LONDON (Reuters) - Global bond yields will rise modestly and spikes in volatility could be more commonplace in the coming years as loose central bank policy loses its potency, Pimco's bonds CIO said on Friday.

Andrew Balls, the fund's chief investment officer for global fixed income, also said financial markets were underestimating how quickly the U.S. Federal Reserve would raise interest rates, and that the Bank of England would not have to cut rates again this year to tackle the economic fallout from Brexit.

In a bid to revive growth and inflation, which have struggled to recover since the 2008 financial crisis, central banks have slashed interest rates -- below zero in many cases -- and printed trillions of dollars for bond-buying splurges.

But a shift in the Bank of Japan's approach this week is a signal to some that monetary policy might be reaching its limits, fuelling speculation that a 35-year-long rally in bond markets, which has crushed yields, may be over.

"Central banks running out of rope over time is going to lead to higher risk premium, and we think you are going to see a gradual rise in the coming years in bond yields and equity risk premiums," Balls said.

While Europe and Japan have pledged to keep monetary conditions easy, the Fed is toying with raising rates for just the second time this decade as the world's largest economy, the United States, recovers.

Balls said that, while rates would not return to anywhere near levels seen at the turn of the century, hikes in the coming years could come faster than investors expect.

The investment manager, formally Pacific Investment Management Co, expects the Fed to hike in December and twice in 2017. Money market rates indicate around a 50 percent chance of a December hike, and just a 25 percent chance of a further rise next year, according to CME Group's FedWatch.

SPIKES AND TANTRUMS

Balls said the tightening of monetary conditions could give rise to sudden market jolts, similar to those seen when the Fed started to row back its quantitative easing scheme in 2013.

"There is the possibility we are going to get more mini 'taper tantrums' and spikes in volatility," he said.

    "So far, central banks have been able to pretty quickly suppress this, and you saw that after Brexit, but the declining effectiveness of central banks is an issue."

Emerging economies, many of which borrow large amounts in dollars, could also have problems refinancing their debt if higher U.S. rates lead to a stronger currency.

But Balls said the risk was manageable and noted signs of economic improvement in many countries.

"We were very underweight emerging markets over last few years, now we are probably neutral. But we still think valuations look reasonable and we will probably allocate more of our risk budget to emerging markets."

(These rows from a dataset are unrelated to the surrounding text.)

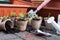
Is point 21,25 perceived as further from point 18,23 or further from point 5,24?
point 5,24

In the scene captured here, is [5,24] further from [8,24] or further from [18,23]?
[18,23]


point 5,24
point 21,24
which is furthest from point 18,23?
point 5,24

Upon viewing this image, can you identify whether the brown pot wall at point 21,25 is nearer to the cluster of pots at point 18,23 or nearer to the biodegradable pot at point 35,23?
the cluster of pots at point 18,23

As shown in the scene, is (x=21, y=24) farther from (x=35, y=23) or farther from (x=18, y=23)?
(x=35, y=23)

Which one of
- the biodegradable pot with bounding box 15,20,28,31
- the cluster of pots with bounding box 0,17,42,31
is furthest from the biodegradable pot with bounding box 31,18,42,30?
the biodegradable pot with bounding box 15,20,28,31

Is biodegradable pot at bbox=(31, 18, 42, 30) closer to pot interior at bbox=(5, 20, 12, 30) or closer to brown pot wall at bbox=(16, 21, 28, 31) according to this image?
brown pot wall at bbox=(16, 21, 28, 31)

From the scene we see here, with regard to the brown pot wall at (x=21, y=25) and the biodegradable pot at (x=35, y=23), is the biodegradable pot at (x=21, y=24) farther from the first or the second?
the biodegradable pot at (x=35, y=23)

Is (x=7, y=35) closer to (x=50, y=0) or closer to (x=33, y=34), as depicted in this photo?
(x=33, y=34)

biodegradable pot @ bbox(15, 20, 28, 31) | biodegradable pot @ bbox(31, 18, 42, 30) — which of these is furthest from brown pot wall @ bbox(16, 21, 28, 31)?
biodegradable pot @ bbox(31, 18, 42, 30)

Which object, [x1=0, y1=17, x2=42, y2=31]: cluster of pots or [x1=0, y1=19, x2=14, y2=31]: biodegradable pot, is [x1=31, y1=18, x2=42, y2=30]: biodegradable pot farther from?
[x1=0, y1=19, x2=14, y2=31]: biodegradable pot

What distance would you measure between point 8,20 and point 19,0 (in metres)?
1.32

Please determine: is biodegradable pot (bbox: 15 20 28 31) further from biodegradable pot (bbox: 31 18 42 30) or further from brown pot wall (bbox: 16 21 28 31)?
biodegradable pot (bbox: 31 18 42 30)

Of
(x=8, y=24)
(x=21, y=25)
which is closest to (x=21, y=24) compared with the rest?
(x=21, y=25)

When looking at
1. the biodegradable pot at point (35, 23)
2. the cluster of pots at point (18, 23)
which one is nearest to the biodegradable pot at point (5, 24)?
the cluster of pots at point (18, 23)
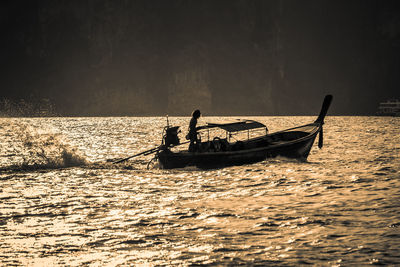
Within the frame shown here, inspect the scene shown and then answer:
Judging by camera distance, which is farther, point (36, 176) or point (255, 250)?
point (36, 176)

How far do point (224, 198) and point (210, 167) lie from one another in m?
7.40

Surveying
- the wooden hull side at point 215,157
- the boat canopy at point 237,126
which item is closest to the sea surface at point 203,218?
the wooden hull side at point 215,157

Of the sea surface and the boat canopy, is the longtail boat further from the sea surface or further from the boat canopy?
the sea surface

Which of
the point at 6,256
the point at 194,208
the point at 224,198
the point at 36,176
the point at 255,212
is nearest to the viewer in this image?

Turning to Britain, Balls said he did not expect the Bank of England to cut interest rates for a second time this year, with the fallout of June's vote to leave the European Union looking fairly contained for now.

"Our baseline (scenario) is that we have a cyclical slowdown and it becomes clear that the offer is a reasonable one and not too destabilising in terms of the macro economy," said Balls, the brother of Ed Balls, former finance spokesman for the opposition Labour Party.

"We think the Bank of England are probably quite pleased as they acted pre-emptively. We don't think they will do anything more this year."

Balls said Pimco had sold some of its holdings of British government bonds and reduced its short position on the pound.

Pimco, a unit of the German insurer Allianz SE, is headquartered in Newport Beach, California, with more than $1.5 trillion in assets under management.